(DOCUMENT SEGMENT Opens)

Former Vice President Joseph R. Biden’s unexpectedly strong anti-fracking comments at Sunday’s presidential primary debate rattled industry supporters but failed to win over Rep. Alexandria Ocasio-Cortez.
The Green New Deal sponsor tweeted that the Biden campaign’s $1.7 trillion climate-change initiative was “not enough,” adding that “[i]nadequate climate plans are a form of denialism over how bad this problem really is.”
At the same time, she gave a shout-out to Sen. Bernie Sanders, who has released a $16.3 trillion climate plan, saying that he “takes climate change seriously. Other policies do not.”
Mr. Biden prompted double-takes during the one-on-one CNN debate by declaring “no new fracking” after Mr. Sanders said that his primary opponent wanted to “continue fracking.”
“No more subsidies for the fossil fuel industry,” Mr. Biden said. “No more drilling on federal lands. No more drilling, including offshore. No ability for the oil industry to continue to drill, period. Ends.”

(DOCUMENT SEGMENT Closes)

ASSIGNED TASK 1 >> List everything that Mr. Biden said there would be "No more" of in the fracking article.
ASSIGNED TASK 2 >> Rewrite the part of the fracking article that begins with "Former Vice President" and ends with "Rep. Alexandria Ocasio-Cortez.", replacing "rattled" with "unnerved".

(DATA Opens)

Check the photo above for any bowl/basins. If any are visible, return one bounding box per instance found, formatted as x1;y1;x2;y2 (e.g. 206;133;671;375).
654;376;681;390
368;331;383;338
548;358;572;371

(DATA Closes)

SOLUTION 1 >>
subsidies for the fossil fuel industry
drilling on federal lands
drilling, including offshore

SOLUTION 2 >>
Former Vice President Joseph R. Biden’s unexpectedly strong anti-fracking comments at Sunday’s presidential primary debate unnerved industry supporters but failed to win over Rep. Alexandria Ocasio-Cortez.